Crews have recovered about 10,000 gallons of oil from the rupture directly beneath the river, about 50 feet from the south shore.
The spill’s cause remains unclear, but oil sheens have been reported as far away as Williston, N.D.
The warning letter last year resulted from a 2012 inspection by federal officials. Chris Hoidal, director of PHMSA’s Western Region, wrote that the company had conducted 24 inspection digs for external anomalies, but then employees failed to note the condition of the pipeline as required.
Salvin said that "steps have been taken" to address the concerns laid out in the letter.
"We take all requirements very seriously," he said.
Federal officials have undertaken another inspection in connection with the record-keeping, in addition to the spill investigation.
The warning came about six years after a spill that led to a more serious enforcement action by PHMSA. The agency said that the company failed to accurately update its reports on a May 2008 spill from the pipeline.
In the same enforcement action, PHMSA charged that Bridger failed to perform a pressure test on tubing installed at a pipeline station in 2007 and 2008.
The agency also alleged that the company was too slow to review its emergency operations manuals and failed to keep up on inspections. The company paid a $45,000 fine.
The company also paid a $100,000 fine in an enforcement action brought in 2005 regarding the qualifications of its personnel.
PHMSA inspections also led to two other enforcement actions in September 2005 and February 2007 that did not lead to fines.
Montana records show that Bridger Pipeline had two spills in 2009, another in 2010 and a fourth in 2012. The total released in the four spills was about 3,300 gallons of crude oil.
In August, a gasket failure caused a Bridger pipeline to spill about 4,000 gallons of crude in Mountrail County, N.D.
In addition, another company’s 6-inch fuel line was broken during excavation of a new pipeline by Bridger on Sept. 1, 2014, in McKenzie County, N.D. Dry natural gas was released to the atmosphere, but inspectors noted that it could have led to an explosion.
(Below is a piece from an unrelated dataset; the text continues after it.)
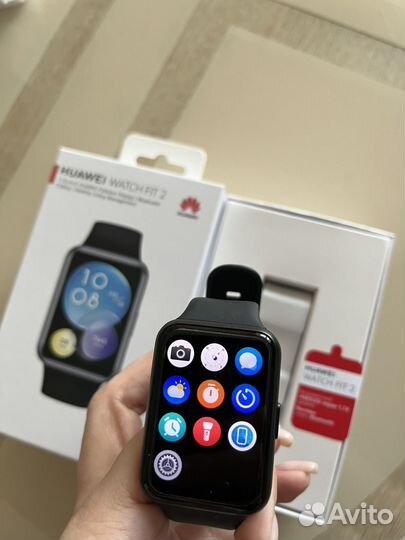 Smart часы huawei watch fit 2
Bridger is part of Casper, Wyo.-based True Oil LLC. In May 2014, True’s Belle Fourche pipeline ruptured, spilling 25,000 gallons of crude oil into an ephemeral drainage near Casper, according to federal records. The oil traveled about 3 miles in the drainage.
True Oil’s production operations have had at least 16 spills since early 2009 in Montana, Wyoming, Colorado and North Dakota, according to state records. The largest was a spill of more than 30,000 gallons of oil and wastewater in 2011 in Campbell County, Wyo.